* begin Reading text *

Author: Dr. Jasbir Singh Sarna & Diljit Singh Bedi
Publisher: Dharam Parchar Committee, Amritsar
Pages : 400; Price: Rs. 150/-
Religion and religious places play vital role in every aspect of our life. Religion remains the most important element in character building. Historians, philosophers or social scientists agree that places of worship, throughout the human history have been pre-dominant factor in determining the human behavior and have always shaped human life in many ways. Gurdwara is a Sikh place of worship, including recitation, singing of Gurbani, and explication of scripture, community kitchen and usually a school. These Gurdwaras have also played a significant role in the progress of Sikh community. History is witness that all the movements whether social, political and religious started from the Gurdwaras thus becoming a unifying force for those movements.

* end Reading text *
* begin Raw data *

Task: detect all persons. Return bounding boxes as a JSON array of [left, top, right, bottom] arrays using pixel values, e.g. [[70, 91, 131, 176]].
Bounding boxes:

* end Raw data *

* **Given problem**
Continue the passage on Gurdwaras and their role in Sikh life, starting right after its final sentence.

* **Final result**
Dr Jasbir Singh Sarna and Diljit Singh Bedi’s new book Gurdwara Kosh can be looked upon as an important work in linking the historical, religious and cultural references. The authors have referred to almost all the historical Gurdwaras located in India, Pakistan and other countries. They have narrated the brief history of these Gurdwaras in a very compact way. The names of the Gurdwaras are arranged according to Punjabi alphabet and finding information regarding a particular Gurdwara has become very easy in the text.
The brief history of these Gurdwaras shows the hard work done by the authors in this project. It is not an easy task for someone to collect the vast information about the historical and non-historical Gurdwaras. The authors started this project in 1992 and took many years to complete this work.
The authors tried to provide maximum information possible that they could get by personally visiting these historical and non-historical places, earnestly a challenging crusade. History of some Gurdwaras given in details like that of Gurdwara Hasan Abdal, Kartarpur, Gurdwaras in Delhi etc is remarkable.
The authors have drawn from authorities like Bhai Kahn Singh’s Mahankosh, Iqbal Kausar’s Historical place of the Sikhs in Pakistan, and Encyclopeadia of Sikhism by Prof Harbans Singh also.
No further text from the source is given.